Die letze Volkszählung aus 2010 hat diesen Status der Deutschen wiederum bestätigt. Noch 1989 haben im Gebiet Nowosibirsk über 60 000 Einwohner deutscher Herkunft gelebt. Die waren entweder noch Anfang des 20.Jahrhunderts von der Volga-Region nach Sibirien freiwillig gekommen. Oder auch verbannt. Am 28.August 1941. Heutzutage leben im Gebiet Nowosibirsk 31 000 Deutsche, ein Drittel dabei in der Stadt, die übrigen zwei Drittel im ländlichen Gebiet.

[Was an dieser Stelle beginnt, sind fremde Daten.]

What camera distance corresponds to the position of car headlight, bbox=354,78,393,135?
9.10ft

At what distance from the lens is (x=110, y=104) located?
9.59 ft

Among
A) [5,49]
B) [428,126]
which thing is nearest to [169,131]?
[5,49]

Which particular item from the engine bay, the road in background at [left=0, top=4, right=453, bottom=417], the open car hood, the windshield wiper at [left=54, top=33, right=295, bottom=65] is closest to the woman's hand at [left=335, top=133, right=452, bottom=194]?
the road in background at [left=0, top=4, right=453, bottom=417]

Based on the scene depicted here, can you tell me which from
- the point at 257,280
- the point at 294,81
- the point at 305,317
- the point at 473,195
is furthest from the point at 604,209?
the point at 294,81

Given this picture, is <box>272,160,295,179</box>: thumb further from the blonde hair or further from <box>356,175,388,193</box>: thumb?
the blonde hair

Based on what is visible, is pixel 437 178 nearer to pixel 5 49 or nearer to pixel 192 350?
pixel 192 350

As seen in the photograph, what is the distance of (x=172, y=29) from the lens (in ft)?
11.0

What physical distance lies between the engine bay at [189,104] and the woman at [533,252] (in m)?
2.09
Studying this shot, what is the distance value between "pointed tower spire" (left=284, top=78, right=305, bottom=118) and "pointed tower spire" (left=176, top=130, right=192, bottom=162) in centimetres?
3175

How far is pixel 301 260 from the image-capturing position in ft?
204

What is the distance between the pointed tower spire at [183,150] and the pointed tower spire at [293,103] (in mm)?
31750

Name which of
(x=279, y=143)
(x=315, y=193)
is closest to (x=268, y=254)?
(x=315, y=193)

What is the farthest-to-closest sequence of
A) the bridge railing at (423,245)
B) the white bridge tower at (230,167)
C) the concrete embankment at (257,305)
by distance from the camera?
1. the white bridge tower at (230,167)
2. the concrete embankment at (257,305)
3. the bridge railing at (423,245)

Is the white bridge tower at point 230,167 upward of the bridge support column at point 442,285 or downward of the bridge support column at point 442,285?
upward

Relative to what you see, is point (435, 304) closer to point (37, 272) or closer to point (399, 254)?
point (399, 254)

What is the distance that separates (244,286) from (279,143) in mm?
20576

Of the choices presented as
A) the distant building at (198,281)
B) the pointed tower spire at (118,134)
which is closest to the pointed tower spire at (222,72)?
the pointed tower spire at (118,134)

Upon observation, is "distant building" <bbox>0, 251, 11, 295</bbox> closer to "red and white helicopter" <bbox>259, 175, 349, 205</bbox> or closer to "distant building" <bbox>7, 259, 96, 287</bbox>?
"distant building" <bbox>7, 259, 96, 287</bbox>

So, wie es eigentlich Katharina die Zweite, die Große Katharina, die selber Deutsche war, in ihrem Erlaß vom 22.Juli 1763 gewollt hat. 250 Jahre sind um. Gut, dass es so war. Gut, dass es so ist.

11.07.13

Leiterin des Büros des Goethe-Instituts in Nowosibirsk: Nowosibirsk ist ein Paradies, wenn man eine Mischung aus Dorf und Stadt bekommen möchte

deutsche Nacht im Museum http://vk.com/photo-7237786_304192343

Julia Hanske ist die erste Leiterin des Büro des Goethe-Instituts in Nowosibirsk. Das Büro, das dritte in Russland nach Moskau und Sankt-Petersburg, wurde im März 2009 eröffnet und hat somit viel in die Kulturszene von Nowosibirsk und ganz Sibirien beigetragen. Ich habe fast bei allen Projekten des Goethe-Instituts in Nowosibirsk gedolmetscht und nun trete in einer für Julia neuen Rolle, einer Interviewerin, auf.
-Julia, mit wie vielen Jahren hast du mit Russisch angefangen?
-Muss ich mir selber überlegen….mit 8. Ich bin mit 8 auf die Russischschule gekommen. Bis ich 14 war, habe ich Russisch gelernt. Nach der Wende habe ich mit Französisch angefangen.
- Aus Protest?
-Nein, ich wollte einfach. Ich habe immer gern Russisch gelernt, aber ich wollte auch was anderes lernen. Alle wollten nach Frankreich
- Und Französisch, weil es sooo schön klingt „ich fahre nach Paris“?
- Na ja. Ich habe also Französisch gelernt  und Russisch habe ich wiederum verwendet erst 2001, als ich als Reiseleiterin eine Reisegruppe aus Moskau nach Peking begleiten sollte. Da war ich noch Studentin. Da kam ich erst mal für drei Tage nach Moskau, um die Stadt kennenzulernen, bevor die Gruppe ankommt.  Das war der erste Kontakt zur Sprache nach so vielen Jahren. Und dann kam wieder eine Pause, bis ich 2005 nach Moskau zum Goethe-Institut kam. Und da habe ich angefangen, Russisch schon regelmäßig zu lernen.
- Seitdem bist du der Sprache also ziemlich mächtig. Ich habe dich für mein Interview auch ausgewählt, weil du nicht nur sehr gut Russisch kannst, sondern auch, weil du dich in unserer Kultur auskennst. Ich bin selber eine Art Grenzgängerin, also eine, die an der Grenze zwischen zwei Sprachen und Kulturen ist und sich in beide Richtungen bewegen kann. Es geht dabei wirklich nicht nur darum, dass ich Deutsch sprechen und unterrichten kann, auch bei Bedarf dolmetschen, sondern auch die Kultur vermitteln. Was du eigentlich in Nowosibirsk bisher gemacht hast, liegt eben in diesem Bereich. Für das deutsche „Grenzgänger“ würde ich das russische «пограничник» nehmen, aber nicht in dem Sinne „die Grenze schützen“, sondern „über die Grenzen vermitteln“.
- Stimmt schon. Aber dazu gehört auch eine gewisse Grundsympathie zum Land, Kultur. Da braucht man eine gewisse Toleranz. Natürlich merkt man auch, dass man mit der Zeit an seine Grenzen gerät. Je länger man in einem fremden Ort ist, desto ungeduldiger wird man. Besonders bei Dingen, die man weder verstehen, noch ändern kann. Trotzdem verbindet mich sehr viel mit diesem Land.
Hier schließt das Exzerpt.